Journal of Food Processing & Technology

Food Allergy: Identification of T-Cell Epitope and Single-Cell Technology

Shimin Yang^* Department of Food Allergy, University of Guelph, Ontario, Canada
^*Correspondence: Shimin Yang, Department of Food Allergy, University of Guelph, Ontario, Canada, Email:

Received: 04-Nov-2022, Manuscript No. JFPT-22-18948; Editor assigned: 07-Nov-2022, Pre QC No. JFPT-22-18948 (PQ); Reviewed: 21-Dec-2022, QC No. JFPT-22-18948; Revised: 28-Dec-2022, Manuscript No. JFPT-22-18948 (R); Published: 05-Dec-2022, DOI: 10.35248/2157-7110.22.13.965

Description

In developed nations, food allergies are common (affecting 5%-10% of the population), and their frequency has increased recently. Food allergy is an atopic condition brought on by an unwarranted immunologic reaction to a normally benign foodstuff. The most prevalent food allergens in the United States include peanut, milk, shellfish, tree nuts, egg, fin fish, wheat, and soy. Accidental consumption of these allergens is the main cause of anaphylaxis in this country. Double-blind placebocontrolled food challenge, an oral food challenge technique that has the potential to be harmful and needs to be carried out by highly qualified specialists, is the gold standard diagnostic approach for determining food allergy to date. Measurement of IgE antibody levels and skin prick tests are further diagnostic techniques, although they are not consistently predictive of clinical reaction and may be harmful. The clinical reactivity cannot be accurately predicted by antibody levels or skin prick testing, which may simply indicate allergen sensitization. The most popular course of action is allergy avoidance, which carries the danger of unintentional exposure. The US Food and Drug Administration has authorized oral immunotherapy (OIT) for peanut allergy; nevertheless, the patient population for this potential therapy is only those with milder forms of the condition. To effectively detect and treat food allergies, we thus need to understand the immunologic mechanisms at play, which will necessitate new methods.

IgE-mediated, non-IgE-mediated, or combined IgE and non-IgE-mediated are the three main categories used to describe food allergies. Evidently, in both IgE and non-IgE-mediated types of illness, antigen-specific T lymphocytes play a role in both sensitization and tolerance to dietary allergens. Antigen-specific CD4+ T cells have been found to be skewed toward a TH2 phenotype during IgE-mediated food allergy. These TH2 cells can release cytokines (IL-4, IL-5, and IL-13) that trigger mast cell, basophil, and eosinophil degranulation as well as B-cell synthesis of IgE, resulting in allergy symptoms and, in extreme cases, anaphylaxis. Although less frequent, non-IgE-mediated food allergies are believed to have mechanisms that are mediated by allergen-specific T cells. The underlying causes of the development and subsequent participation of these T-cell diseases in any type of food allergy are yet unknown. There may be prospects for improved food allergy diagnosis and therapy if the phenotypic markers of allergen-specific T lymphocytes that contribute to disease are understood and characterised. This necessitates the development of well-defined T-cell epitopes for dietary antigens. This brief review will highlight recent developments and new technologies in the study of T-cells and Tcell epitope discovery in food allergy while also highlighting areas for future study.
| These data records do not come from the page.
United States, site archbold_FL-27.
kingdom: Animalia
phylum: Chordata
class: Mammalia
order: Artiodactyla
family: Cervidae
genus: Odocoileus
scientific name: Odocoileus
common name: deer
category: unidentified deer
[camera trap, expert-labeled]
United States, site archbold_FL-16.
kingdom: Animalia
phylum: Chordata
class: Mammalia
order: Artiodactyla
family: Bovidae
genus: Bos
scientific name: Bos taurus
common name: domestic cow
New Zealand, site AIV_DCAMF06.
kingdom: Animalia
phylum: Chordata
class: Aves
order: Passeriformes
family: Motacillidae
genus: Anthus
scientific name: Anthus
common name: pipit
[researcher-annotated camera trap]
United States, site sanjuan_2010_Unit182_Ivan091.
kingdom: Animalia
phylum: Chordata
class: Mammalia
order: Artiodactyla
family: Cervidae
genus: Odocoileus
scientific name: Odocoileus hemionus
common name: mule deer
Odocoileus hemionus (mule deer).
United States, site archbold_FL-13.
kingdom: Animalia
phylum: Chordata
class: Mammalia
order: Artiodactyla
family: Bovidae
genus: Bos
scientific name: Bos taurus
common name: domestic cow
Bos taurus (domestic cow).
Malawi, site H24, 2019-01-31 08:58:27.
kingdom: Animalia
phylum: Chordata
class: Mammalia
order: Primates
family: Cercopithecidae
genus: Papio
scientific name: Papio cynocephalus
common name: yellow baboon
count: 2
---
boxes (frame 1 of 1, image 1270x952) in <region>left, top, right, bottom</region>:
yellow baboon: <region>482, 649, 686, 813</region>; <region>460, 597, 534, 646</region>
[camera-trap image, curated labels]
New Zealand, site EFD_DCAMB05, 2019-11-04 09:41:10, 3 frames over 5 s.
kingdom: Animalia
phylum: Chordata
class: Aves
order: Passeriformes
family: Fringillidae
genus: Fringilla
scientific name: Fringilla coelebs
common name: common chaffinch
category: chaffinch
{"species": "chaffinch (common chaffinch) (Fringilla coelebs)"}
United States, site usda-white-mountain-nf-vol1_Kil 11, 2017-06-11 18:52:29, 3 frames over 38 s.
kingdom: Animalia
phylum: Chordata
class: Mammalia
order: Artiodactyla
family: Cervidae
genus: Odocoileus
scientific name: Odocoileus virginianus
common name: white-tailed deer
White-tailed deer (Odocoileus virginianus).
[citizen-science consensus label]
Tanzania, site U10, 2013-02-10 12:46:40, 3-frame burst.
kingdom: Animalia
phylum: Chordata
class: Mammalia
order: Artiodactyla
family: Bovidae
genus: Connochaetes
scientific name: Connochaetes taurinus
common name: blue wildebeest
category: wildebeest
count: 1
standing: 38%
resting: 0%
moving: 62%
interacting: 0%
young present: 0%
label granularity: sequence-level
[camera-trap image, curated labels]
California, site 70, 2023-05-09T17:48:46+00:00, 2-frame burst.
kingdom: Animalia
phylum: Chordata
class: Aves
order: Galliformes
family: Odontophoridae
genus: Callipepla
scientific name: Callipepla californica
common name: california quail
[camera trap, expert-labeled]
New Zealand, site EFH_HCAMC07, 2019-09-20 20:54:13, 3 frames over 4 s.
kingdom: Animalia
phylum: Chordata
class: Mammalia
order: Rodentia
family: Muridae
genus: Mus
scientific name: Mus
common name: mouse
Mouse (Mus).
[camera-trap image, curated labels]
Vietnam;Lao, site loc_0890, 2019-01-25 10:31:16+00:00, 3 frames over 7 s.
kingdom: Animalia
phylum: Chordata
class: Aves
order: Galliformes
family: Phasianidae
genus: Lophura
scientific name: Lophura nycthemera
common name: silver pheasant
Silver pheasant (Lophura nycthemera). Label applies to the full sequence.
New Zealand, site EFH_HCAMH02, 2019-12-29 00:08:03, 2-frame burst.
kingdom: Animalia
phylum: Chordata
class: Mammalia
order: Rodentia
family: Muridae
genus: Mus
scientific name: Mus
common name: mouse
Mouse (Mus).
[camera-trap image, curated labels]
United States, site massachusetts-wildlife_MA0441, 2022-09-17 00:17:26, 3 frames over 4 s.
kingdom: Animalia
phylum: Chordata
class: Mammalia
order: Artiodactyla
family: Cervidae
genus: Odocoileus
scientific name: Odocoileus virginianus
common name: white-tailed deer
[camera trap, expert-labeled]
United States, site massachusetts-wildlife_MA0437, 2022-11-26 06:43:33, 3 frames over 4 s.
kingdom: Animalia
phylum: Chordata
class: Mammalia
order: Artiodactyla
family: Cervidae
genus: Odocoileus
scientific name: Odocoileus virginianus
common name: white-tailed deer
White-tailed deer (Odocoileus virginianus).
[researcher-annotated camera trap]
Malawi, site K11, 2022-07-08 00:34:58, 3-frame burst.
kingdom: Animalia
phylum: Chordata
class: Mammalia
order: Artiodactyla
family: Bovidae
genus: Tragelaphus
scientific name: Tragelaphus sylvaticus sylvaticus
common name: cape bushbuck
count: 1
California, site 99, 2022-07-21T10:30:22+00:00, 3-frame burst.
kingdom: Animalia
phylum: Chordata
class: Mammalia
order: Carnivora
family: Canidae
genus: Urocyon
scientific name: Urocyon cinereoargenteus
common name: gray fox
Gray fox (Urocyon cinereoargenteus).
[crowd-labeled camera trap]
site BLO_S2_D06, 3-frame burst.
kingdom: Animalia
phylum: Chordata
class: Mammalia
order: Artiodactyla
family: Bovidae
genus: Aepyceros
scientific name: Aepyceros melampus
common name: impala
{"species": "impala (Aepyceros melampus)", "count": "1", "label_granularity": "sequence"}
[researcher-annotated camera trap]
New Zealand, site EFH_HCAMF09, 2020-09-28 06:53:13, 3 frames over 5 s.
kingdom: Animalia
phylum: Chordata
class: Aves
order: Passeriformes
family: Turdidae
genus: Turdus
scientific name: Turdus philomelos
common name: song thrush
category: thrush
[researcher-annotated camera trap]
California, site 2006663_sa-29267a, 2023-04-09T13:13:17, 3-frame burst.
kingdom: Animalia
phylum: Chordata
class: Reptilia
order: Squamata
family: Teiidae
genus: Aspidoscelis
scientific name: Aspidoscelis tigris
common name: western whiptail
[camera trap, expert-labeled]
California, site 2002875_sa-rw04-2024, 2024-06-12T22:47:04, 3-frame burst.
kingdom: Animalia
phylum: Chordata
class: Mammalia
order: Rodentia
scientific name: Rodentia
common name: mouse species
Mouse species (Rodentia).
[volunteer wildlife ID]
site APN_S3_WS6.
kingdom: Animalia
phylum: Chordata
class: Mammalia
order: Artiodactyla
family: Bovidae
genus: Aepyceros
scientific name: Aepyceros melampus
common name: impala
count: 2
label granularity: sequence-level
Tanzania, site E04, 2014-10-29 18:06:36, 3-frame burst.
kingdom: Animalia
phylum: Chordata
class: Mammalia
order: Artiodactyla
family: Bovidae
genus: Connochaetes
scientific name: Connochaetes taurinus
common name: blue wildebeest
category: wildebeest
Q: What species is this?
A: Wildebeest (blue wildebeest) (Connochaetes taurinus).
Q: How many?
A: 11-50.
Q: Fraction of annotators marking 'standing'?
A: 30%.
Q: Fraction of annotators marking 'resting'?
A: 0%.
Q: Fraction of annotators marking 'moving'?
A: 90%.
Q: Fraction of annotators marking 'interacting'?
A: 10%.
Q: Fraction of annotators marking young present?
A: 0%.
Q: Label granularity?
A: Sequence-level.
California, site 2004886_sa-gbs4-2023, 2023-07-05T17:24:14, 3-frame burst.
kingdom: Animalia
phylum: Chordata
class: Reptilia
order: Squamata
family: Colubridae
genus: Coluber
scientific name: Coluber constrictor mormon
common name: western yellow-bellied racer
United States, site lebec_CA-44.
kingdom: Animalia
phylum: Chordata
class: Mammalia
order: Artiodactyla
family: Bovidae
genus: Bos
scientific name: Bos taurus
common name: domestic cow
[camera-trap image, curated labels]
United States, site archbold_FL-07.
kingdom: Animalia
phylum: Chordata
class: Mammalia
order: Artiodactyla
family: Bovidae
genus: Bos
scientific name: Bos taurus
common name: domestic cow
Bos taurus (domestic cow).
Food allergy and OIT: Single-cell technology and Tcell epitope

The low frequencies of these cells in blood and the lack of techniques able to classify them place restrictions on the study of allergen-specific T lymphocytes. New research opportunities have been made possible by the introduction of an experimental paradigm that combines antigen-specific cell selection assays (activation-induced marker, antigen-reactive T-cell enrichment, MHC class II tetramers, and cytokine secretion) with single-cell genomic, epigenomic, and immune repertoire sequencing. Based on their reactivity to specific antigens, these techniques enable the identification, isolation, and high-resolution Characterisation of low-frequency T-cell populations accountable for disease state. The best molecularly defined antigens, then, are those that can be administered as individual peptides, peptide pools, or as the payload of MHC-multimers and that can be reliably manufactured. Studies of infectious illness and non-food allergies have shown the advantage of employing peptide epitopes over crude extracts when describing antigen-specific Tcell responses since it enables us to separate T-cell populations responding to various targets. Large data sets and a wealth of knowledge can be produced by combining these tried-and-true methods with downstream genomics applications and antigenspecific cell selection. Food allergens have fewer known epitopes, but the field has been expanding. There are currently 21 known antigens and 496 T-cell epitopes that have been confirmed using various assays based on cell proliferation and cytokine production. The recognition we will be able to better understand the antigen-specific T cell profiles with the availability of more T-cell epitopes for various dietary allergies. The similarities and differences of T-cell phenotypes in food allergies may be further compared with phenotypes from other allergic and infectious illnesses by comparing antigen-specific Tcell profiles with various specificities and connecting them to an individual's allergic disease.